A PISTA: Ainda sobre escolhas de tradução, notei que nos capítulos em que o narrador interpela uma segunda pessoa, há por vezes uma diferenciação na formalidade (por exemplo, o uso de “tu”, de “você” e de “senhor”). Quais foram os desafios na tradução desses pronomes? Existiram outros desafios além desses?

Ji Yun Kim:
Bom, tem várias palavras para referir-se “segunda pessoa” em coreano, assim como tu e você. E cada um tem uma conotação diferente, no sentido de proximidade, ocasião, idade, e etc. Mas em português, tu e você tem conotações diferentes do coreano, em primeiro lugar, e também dentro do Brasil, dependendo da região. Mas mesmo assim, decidi manter o uso dos dois para mostrar que são vozes diferentes.

Os desafios são inúmeros em qualquer tradução. Eu tentei não interpretar o romance. Ou seja, tentei ‘traduzir’, não ‘interpretar’. Porque o romance (texto literário) não existe para mandar mensagem (claro, acaba mandando mensagens como uma das consequências), mas ele existe para a gente, leitores, se cria como sujeito. E para isso, o mundo da obra não pode ser achatado e fechado por ser interpretado (na tradução) para a compreensão mais natural e fácil do conteúdo. A obra deve continuar sendo aberta na tradução para as vozes diferentes serem ouvidas, e para os leitores também poderem viver o mundo literário no presente. Quando o tradutor interpreta na tradução, o obra acaba ficando presa num único sentido que o tradutor interpreta, perdendo os seus sentidos infinitos e abertos. Mas como nós estamos tão acostumados a “compreender” o conteúdo, foi difícil eu estar sempre alerta do meu próprio vício de tentar interpretar em vez de traduzir. 

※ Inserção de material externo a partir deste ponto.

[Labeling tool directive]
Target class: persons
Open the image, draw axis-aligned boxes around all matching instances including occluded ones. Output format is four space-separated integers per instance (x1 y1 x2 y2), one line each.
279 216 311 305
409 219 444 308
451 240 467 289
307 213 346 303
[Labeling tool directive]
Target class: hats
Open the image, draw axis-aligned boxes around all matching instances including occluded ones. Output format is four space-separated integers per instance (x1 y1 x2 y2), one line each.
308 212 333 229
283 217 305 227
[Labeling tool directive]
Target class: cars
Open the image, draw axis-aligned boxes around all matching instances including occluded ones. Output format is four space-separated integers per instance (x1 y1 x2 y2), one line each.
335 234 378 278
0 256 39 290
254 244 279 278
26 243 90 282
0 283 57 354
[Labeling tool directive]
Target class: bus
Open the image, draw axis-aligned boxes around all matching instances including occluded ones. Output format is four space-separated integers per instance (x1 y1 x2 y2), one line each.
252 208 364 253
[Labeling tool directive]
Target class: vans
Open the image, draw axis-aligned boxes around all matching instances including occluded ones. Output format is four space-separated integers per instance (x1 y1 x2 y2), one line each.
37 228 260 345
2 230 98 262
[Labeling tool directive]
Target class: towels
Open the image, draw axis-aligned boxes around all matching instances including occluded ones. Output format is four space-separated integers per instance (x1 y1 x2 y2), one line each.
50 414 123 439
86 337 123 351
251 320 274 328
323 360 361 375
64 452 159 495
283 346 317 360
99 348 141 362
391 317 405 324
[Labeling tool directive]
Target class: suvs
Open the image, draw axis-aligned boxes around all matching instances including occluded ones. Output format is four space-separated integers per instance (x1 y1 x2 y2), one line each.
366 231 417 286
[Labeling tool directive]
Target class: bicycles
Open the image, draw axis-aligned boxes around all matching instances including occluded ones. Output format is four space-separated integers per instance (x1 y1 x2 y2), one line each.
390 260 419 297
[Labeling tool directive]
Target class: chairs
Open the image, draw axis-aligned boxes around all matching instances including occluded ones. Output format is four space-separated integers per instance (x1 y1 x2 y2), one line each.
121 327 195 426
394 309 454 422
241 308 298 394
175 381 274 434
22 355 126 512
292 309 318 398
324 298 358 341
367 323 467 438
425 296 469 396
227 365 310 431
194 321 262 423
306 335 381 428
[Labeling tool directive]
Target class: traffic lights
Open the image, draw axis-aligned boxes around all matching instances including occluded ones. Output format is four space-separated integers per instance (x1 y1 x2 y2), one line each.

A PISTA: Por fim, o livro foi lançado no Brasil em 2021, em uma época em que o país estava em meio à ascensão de uma força autoritária e extremista. Na sua opinião, por que essa publicação é tão importante para o contexto brasileiro? O que podemos aprender com a obra?

Ji Yun Kim: Bom… quando a gente aprende sobre os acontecimentos históricos horríveis, mesmo que entendamos pela cabeça que foi algo que nós não podemos repetir novamente, é difícil a gente realmente aprender ou entender o que significa aqueles horrores do passado. Porque parece que é uma coisa do passado que não existe mais aqui agora, mesmo que esteja acontecendo na verdade. E a gente acaba repetindo os mesmos erros sem estar ciente de que está repetindo. Isso, acho, pelo menos uma parte, porque o passado permanece no passado não conseguindo atualizar-se no presente.

Mas como eu já mencionei várias vezes, Atos Humanos não deixam os leitores ficarem aliviados no presente, pensando tipo “ufa, que horrores, que raiva. Ainda bem que eu não vivo isso hoje”. E depois de uma semana esquecemos, porque esquecemos o passado histórico que não vivemos. Mas o romance faz do passado o presente, o presente passado. O passado constantemente se atualiza pela leitura do romance e nós verdadeiramente entendemos que os horrores do passado não estão só no passado. Acho que não é o espaço para falar da força autoritária e extremista que vivemos intensamente no Brasil nos últimos anos, mas acho que Atos Humanos talvez possa ajudar a gente entender o verdadeiro sentido da história no presente constante.